Analyst: border security deserves more funding
Friday - 6/25/2010, 10:40am EDT
Senior Internet Editor
Earlier this week, Department of Homeland Security Secretary Janet Napolitano announced new steps to bolster the security along the Southwest border while extolling the efforts of the Obama administration:
"Over the past 18 months, this administration has devoted more resources-including manpower, technology and infrastructure-to the Southwest border than at any point in America's history," said Secretary Napolitano.
Steve Atkiss, former Bush-era Chief of Staff at Customs and Border Protection and now principal with Command Consulting Group said the increased manpower and unmanned drones are "extremely important', but it's not enough to get the mission accomplished.
For example, said Atkiss, take a look at the funding.

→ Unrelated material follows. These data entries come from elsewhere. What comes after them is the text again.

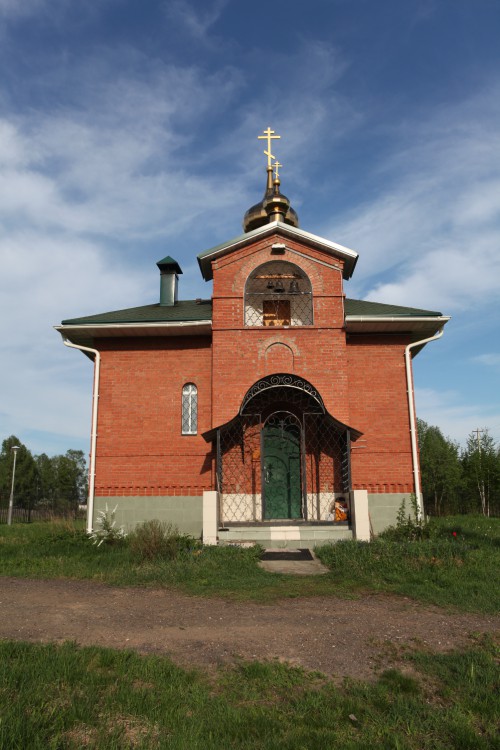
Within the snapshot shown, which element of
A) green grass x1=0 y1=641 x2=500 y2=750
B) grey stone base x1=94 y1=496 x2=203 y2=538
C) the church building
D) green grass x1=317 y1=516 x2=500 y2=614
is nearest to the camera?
green grass x1=0 y1=641 x2=500 y2=750

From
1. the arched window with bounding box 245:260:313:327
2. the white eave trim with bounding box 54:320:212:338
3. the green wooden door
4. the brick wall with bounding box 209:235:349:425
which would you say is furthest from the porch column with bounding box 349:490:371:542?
the white eave trim with bounding box 54:320:212:338

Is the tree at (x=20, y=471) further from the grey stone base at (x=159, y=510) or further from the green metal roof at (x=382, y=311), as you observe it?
the green metal roof at (x=382, y=311)

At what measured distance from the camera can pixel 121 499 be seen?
36.6ft

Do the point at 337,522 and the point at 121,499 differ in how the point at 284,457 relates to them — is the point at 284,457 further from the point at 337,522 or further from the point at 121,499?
the point at 121,499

The president has requested $500 million for border security as "part of a $66 billion dollar war supplemental and that's on top of the $660 billion dollar DoD annual budget."
According to Atkiss, the fractional $12 billion spent on border security is not in line with its priority and "it's just not enough to get the job accomplished."
"I would argue," said Atkiss, "that that level of resource is just nowhere near where it needs to be for us to truly secure the border."
When asked what he expects will be the biggest challenge for the measure, Atkiss said "getting through the political rhetoric."
While "people who have spent time down on the border", like Secretary Napolitano, understand the needs of CBP, said Atkiss, too many in Congress consider border security to be directly tied to immigration reform.
Atkiss said it's impossible to have immigration reform without border security. "You have to secure the border first," said Atkiss, "and then you can have meaningful, comprehensive immigration policy that determines how you handle who's already here and who you're going to allow to continue to come in."